[[ RAW DATA open ]]

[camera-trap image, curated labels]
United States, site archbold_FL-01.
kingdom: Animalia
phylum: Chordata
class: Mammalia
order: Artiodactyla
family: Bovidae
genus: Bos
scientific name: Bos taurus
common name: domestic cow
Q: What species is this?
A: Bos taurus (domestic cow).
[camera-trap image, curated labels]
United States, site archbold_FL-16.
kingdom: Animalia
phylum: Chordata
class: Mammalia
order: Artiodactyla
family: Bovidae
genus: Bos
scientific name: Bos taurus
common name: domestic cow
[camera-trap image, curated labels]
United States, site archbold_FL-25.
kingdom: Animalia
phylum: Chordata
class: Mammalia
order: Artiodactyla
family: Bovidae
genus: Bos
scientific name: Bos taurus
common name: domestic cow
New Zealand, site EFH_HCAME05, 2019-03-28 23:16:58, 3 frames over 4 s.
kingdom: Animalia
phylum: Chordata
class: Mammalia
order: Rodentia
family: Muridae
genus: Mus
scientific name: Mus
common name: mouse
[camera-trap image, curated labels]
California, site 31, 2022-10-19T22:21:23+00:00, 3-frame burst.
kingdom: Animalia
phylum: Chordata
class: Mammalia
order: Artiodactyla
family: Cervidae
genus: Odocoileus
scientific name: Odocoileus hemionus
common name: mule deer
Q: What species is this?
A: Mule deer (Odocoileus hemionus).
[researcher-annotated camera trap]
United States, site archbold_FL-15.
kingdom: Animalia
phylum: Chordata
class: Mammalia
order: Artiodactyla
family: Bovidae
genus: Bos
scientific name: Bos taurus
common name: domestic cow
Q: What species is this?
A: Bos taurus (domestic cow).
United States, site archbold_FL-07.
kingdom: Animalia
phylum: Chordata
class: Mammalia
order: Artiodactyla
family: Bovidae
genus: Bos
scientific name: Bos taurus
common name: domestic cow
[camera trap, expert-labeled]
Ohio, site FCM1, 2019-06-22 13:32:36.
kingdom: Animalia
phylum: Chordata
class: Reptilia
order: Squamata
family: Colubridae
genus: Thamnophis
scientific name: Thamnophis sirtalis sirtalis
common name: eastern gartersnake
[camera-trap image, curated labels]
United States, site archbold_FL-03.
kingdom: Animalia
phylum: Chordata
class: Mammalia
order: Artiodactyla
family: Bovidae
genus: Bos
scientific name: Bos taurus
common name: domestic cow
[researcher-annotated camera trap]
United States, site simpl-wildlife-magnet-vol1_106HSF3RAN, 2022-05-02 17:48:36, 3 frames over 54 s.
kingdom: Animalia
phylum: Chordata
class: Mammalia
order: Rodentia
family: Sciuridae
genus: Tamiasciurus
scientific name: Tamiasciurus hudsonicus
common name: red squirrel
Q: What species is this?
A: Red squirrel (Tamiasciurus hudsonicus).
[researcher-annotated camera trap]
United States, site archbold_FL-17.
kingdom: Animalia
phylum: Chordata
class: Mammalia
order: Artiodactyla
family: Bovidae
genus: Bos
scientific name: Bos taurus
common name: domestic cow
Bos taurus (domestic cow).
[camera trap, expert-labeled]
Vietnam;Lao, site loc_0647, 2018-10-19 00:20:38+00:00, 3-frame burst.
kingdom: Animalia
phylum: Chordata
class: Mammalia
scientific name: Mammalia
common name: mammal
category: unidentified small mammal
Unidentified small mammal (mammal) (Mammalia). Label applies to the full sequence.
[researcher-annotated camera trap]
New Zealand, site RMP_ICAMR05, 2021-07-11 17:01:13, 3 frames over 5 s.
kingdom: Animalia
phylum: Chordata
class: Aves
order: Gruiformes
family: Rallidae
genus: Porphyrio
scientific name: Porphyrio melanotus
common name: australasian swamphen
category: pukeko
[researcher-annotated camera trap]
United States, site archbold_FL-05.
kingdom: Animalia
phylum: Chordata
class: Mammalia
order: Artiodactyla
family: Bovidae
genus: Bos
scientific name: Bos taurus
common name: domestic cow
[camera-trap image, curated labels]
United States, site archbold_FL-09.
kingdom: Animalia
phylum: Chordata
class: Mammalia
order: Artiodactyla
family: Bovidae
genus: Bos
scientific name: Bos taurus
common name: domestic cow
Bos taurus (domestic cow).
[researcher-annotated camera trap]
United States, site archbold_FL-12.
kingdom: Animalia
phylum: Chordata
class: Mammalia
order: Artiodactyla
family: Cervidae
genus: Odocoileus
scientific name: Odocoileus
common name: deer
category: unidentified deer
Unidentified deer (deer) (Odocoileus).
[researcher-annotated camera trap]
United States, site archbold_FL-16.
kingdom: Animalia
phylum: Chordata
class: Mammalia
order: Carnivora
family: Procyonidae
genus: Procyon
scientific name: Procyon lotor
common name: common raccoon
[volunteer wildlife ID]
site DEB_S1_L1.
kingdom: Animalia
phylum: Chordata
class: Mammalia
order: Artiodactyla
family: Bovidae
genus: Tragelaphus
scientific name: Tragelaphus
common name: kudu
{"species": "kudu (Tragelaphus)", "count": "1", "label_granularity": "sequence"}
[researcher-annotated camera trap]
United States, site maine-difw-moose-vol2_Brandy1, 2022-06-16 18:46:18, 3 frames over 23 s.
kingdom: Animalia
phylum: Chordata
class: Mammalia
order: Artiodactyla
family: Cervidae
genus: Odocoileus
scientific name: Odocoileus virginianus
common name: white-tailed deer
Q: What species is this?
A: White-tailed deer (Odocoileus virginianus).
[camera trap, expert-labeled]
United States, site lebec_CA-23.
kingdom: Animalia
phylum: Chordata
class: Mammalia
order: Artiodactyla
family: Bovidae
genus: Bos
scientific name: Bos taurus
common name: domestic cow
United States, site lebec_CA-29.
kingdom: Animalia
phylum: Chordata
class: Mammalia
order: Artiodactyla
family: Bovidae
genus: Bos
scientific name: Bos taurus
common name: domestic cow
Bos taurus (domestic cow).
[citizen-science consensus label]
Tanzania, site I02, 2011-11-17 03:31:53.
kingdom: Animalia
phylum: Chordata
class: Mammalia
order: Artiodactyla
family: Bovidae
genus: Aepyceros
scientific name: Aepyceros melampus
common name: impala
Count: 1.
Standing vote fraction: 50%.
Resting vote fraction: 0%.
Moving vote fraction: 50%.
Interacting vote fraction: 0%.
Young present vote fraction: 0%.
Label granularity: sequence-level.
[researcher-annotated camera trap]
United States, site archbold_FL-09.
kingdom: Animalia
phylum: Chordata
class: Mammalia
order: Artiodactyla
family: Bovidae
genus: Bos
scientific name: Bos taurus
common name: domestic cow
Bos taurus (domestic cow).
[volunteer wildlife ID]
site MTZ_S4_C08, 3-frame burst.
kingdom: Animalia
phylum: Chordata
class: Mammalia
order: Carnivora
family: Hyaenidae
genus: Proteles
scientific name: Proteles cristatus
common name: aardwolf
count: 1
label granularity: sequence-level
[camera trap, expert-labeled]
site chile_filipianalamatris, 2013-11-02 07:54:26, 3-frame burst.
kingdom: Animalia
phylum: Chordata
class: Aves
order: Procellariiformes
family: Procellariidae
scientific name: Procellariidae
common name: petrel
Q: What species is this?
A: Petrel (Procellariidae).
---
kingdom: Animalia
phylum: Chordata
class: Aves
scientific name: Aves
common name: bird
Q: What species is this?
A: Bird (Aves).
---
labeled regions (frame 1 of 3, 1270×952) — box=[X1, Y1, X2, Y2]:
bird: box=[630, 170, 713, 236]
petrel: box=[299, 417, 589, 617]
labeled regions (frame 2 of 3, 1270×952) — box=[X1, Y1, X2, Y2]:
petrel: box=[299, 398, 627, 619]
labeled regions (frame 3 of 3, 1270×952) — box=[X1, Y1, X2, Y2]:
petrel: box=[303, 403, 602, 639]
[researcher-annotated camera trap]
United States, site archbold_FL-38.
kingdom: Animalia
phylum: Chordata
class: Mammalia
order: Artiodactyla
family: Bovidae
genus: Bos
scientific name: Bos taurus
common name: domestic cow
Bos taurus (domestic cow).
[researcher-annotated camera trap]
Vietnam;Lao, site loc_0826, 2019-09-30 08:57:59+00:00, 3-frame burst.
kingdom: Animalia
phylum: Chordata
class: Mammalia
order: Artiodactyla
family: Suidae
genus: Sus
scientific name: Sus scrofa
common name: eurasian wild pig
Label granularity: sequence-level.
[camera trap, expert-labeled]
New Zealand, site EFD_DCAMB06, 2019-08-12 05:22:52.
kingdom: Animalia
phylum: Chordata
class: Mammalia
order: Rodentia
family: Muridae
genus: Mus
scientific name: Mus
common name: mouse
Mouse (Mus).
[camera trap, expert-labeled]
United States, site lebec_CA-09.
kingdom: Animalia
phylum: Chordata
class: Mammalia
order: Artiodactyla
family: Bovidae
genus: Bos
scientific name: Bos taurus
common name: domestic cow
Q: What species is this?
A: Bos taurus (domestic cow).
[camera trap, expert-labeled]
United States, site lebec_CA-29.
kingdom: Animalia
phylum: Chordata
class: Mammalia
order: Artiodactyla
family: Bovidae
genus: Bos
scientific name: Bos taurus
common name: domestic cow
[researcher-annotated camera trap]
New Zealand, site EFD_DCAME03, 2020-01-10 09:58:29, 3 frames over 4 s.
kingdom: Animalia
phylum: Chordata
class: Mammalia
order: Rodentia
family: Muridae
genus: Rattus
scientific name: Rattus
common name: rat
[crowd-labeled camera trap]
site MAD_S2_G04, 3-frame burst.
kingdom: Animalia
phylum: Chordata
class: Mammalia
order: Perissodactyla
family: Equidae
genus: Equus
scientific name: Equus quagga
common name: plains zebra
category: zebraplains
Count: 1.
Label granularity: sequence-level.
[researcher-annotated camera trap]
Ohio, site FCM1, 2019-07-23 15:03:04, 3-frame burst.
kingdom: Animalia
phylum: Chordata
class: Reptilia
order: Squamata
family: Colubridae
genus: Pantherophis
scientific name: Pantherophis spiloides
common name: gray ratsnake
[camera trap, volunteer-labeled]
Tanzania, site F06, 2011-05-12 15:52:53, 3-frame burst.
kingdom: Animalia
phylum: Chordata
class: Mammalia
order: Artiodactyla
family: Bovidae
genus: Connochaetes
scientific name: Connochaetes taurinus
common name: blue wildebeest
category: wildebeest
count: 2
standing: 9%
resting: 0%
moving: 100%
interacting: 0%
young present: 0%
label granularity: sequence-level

[[ RAW DATA closed ]]

WHAT THIS TASK INVOLVES — Each line above where the word "frames" occurs should be copied out.

SOLVED PROBLEM —
New Zealand, site EFH_HCAME05, 2019-03-28 23:16:58, 3 frames over 4 s.
United States, site simpl-wildlife-magnet-vol1_106HSF3RAN, 2022-05-02 17:48:36, 3 frames over 54 s.
New Zealand, site RMP_ICAMR05, 2021-07-11 17:01:13, 3 frames over 5 s.
United States, site maine-difw-moose-vol2_Brandy1, 2022-06-16 18:46:18, 3 frames over 23 s.
New Zealand, site EFD_DCAME03, 2020-01-10 09:58:29, 3 frames over 4 s.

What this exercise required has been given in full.